**Written problem A**
In the text excerpt on labor and technology below, list every effect that the paragraph beginning "It seems to me that very few people realize" attributes to technology.

Text excerpt start

There is no evidence that increasing the amount of labor a person engages in
can have any effect upon improving their standard of living. Since 1980,
compensation of workers has been totally divorced from the value of the work
they provide to their employers. Whether they earn their company $100,000 a
year or $1,000,000 a year, they will be paid mostly the same. It is more
valuable to companies to suppress the 'market rate' of valuable positions than
it is to lose individuals due to underpayment.

It seems to me that very few people realize the consequences technology has
had upon daily life. It has radically increased the productivity of
individuals - and guaranteed they see no benefit from it. It has expanded
their work life to encompass more and more of their total life. It has
contributed to workers being seen as interchangable, disposable cogs. It has
destroyed economic mobility entirely (on the national scale).

It has also inspired in the whole of society (so far as I can tell) an
unreasonable faith in a sort of thought process that I've seen best described
as 'systems thinking'. People are willing to lie down and accept as immutable
any sort of 'process' or 'policy' that is ever defined. If it is 'policy' that
you must sit in an uncomfortable seat, well then you simply have to accept it.
You can't hold the person who provided you with the seat responsible, they're
simply following the policy. And policy is formed by, supposedly, very well-
informed beings of wide understanding who could not possibly explain
themselves to regular people. When someone suggests that people should not be
restricted in a particular way, the very first question they will hear is "Why
should people be allowed to do X?" Restriction is the assumed norm. Each
action a person can take, whether in their work life or personal, must be
justified as a useful and integral part of the overall 'system' of society.

Text excerpt end

**Written problem B**
Express the records in the stretch from the line containing "this 1200×630 image." through the line containing "rusty metal drum [868, 415, 960, 566]" as a two-column CSV with the columns request and response. Use one row per request, put each field in quotation marks, and replace line breaks with spaces.

Records for this task start

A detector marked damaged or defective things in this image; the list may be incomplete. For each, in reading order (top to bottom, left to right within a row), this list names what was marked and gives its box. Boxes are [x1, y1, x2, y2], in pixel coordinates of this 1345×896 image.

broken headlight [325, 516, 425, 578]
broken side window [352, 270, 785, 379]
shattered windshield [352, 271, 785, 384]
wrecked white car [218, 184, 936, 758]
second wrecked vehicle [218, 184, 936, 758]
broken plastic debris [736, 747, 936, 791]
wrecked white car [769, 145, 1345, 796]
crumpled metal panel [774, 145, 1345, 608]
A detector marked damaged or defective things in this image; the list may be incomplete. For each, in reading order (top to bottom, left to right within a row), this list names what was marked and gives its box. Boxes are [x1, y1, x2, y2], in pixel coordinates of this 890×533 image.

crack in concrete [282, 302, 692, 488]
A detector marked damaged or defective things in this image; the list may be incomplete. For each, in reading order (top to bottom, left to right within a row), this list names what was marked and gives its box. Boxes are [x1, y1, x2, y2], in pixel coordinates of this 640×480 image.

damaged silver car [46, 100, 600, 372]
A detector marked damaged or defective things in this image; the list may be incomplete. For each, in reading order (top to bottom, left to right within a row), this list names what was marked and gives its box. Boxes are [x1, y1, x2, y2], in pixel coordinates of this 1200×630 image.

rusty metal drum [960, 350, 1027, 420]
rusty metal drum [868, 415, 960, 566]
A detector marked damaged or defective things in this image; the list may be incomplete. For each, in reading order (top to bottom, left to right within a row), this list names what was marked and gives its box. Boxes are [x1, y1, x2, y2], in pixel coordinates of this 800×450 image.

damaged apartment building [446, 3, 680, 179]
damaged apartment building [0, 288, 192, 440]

Records for this task end

**Right answer A**
- Radically increased the productivity of individuals
- Guaranteed that individuals see no benefit from that increased productivity
- Expanded their work life to encompass more and more of their total life
- Contributed to workers being seen as interchangeable, disposable cogs
- Destroyed economic mobility entirely (on the national scale)

**Right answer B**
request,response
"A detector marked damaged or defective things in this image; the list may be incomplete. For each, in reading order (top to bottom, left to right within a row), this list names what was marked and gives its box. Boxes are [x1, y1, x2, y2], in pixel coordinates of this 1200×630 image.","rusty metal drum [960, 350, 1027, 420] rusty metal drum [868, 415, 960, 566]"